L’indice Ftse Mib continua a muoversi in uno stretto range senza riuscire ad esprimere direzionalità. La situazione attuale è destinata a durare nel breve o ci si può attendere un movimento più deciso in un verso o nell’altro?

Dal punto di vista tecnico in ottica daily e anche intraday un operatore può notare facilmente la formazione di un doppio massimo, anche se non da manuale. Parliamo di una formazione con possibile chiusura delle posizioni rialziste o addirittura di apertura di short con la rottura dei minimi realizzati nelle ultime due sedute in area 16.150/16.100. La rottura di questa figura proietterebbe l’indice verso i 15.600 punti che rappresentano il target del movimento ed è anche l’area da salvaguardare per far sì che la tendenza positiva di medio termine si confermi tale.
Siamo in una fase di alleggerimento delle posizioni in un trend di medio termine che al momento si mantiene positivo. Ciò che va notato è l’estrema forza dell’area dei 17.000 punti che è riuscita ancora una volta a bloccare le velleità rialziste dell’indice.
Nel breve lo storno è molto possibie, ma non sarebbe particolarmente preoccupante, mentre ad impensierire di più, malgrado le numerose news positive che stanno arrivando, è la situazione degli indici americani. Questo per l’eccesso di ipercomprato che potrebbe determinare un’accelerazione della fase di correzione, con inevitabili riflessi anche in Europa.

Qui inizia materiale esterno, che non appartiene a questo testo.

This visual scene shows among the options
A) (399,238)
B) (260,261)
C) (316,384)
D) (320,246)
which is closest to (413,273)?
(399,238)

L’ipotesi rialzista invece è chiaramente correlata al superamento dei 17.000 punti e questa è una conditio sine qua non, perchè in assenza di una violazione del livello appena segnalato non saremo proiettati al rialzo. A mio avviso la proiezione del movimento al rialzo dovrebbe essere quella dei 18.000/18.500 punti, e comunque non abbiamo ancora aperto scenari di medio-lungo termine positivi, visto che siamo all’interno di un ciclo più grande ribassista, in cui stiamo provando a reagire.